▸ **Records for this exercise**
__________________________________________________

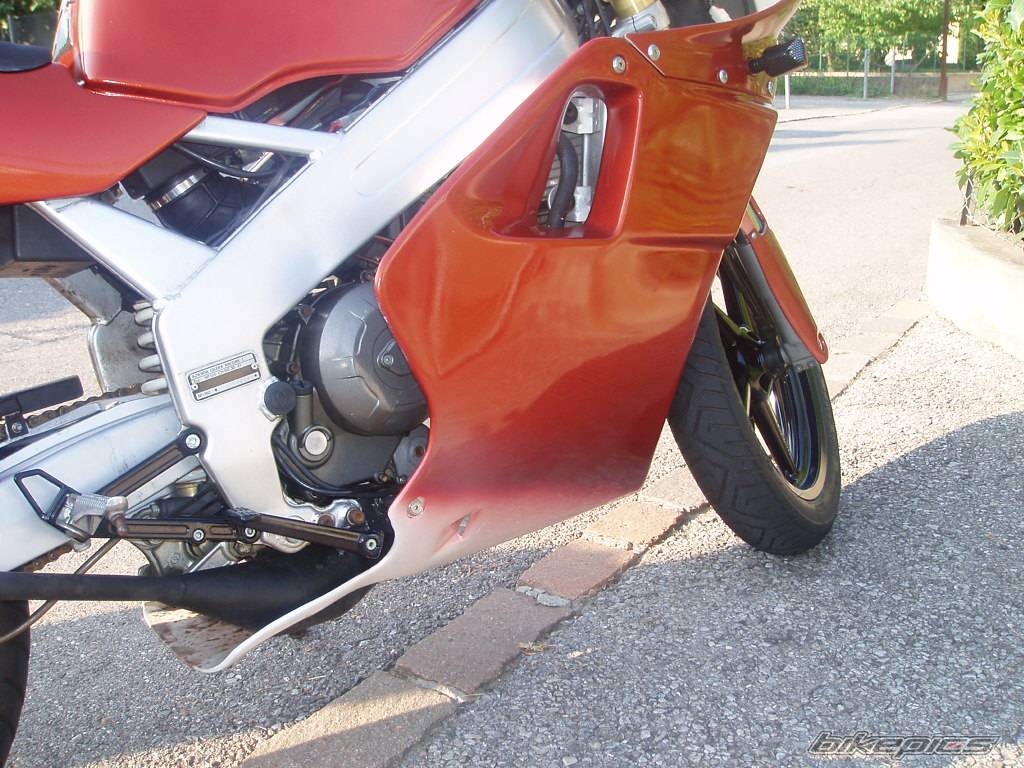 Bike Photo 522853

__________________________________________________

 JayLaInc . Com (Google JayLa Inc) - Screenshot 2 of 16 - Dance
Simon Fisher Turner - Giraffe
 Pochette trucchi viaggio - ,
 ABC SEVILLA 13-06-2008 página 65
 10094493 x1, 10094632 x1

__________________________________________________

▸ **Exercise aim**
Turn the records starting with the line containing "JayLaInc . Com" and going on through the line containing "10094493 x1, 10094632 x1" into a numbered list, leaving out any blank lines.

▸ **Exercise response**
1.  JayLaInc . Com (Google JayLa Inc) - Screenshot 2 of 16 - Dance
2. Simon Fisher Turner - Giraffe
3.  Pochette trucchi viaggio - ,
4.  ABC SEVILLA 13-06-2008 página 65
5.  10094493 x1, 10094632 x1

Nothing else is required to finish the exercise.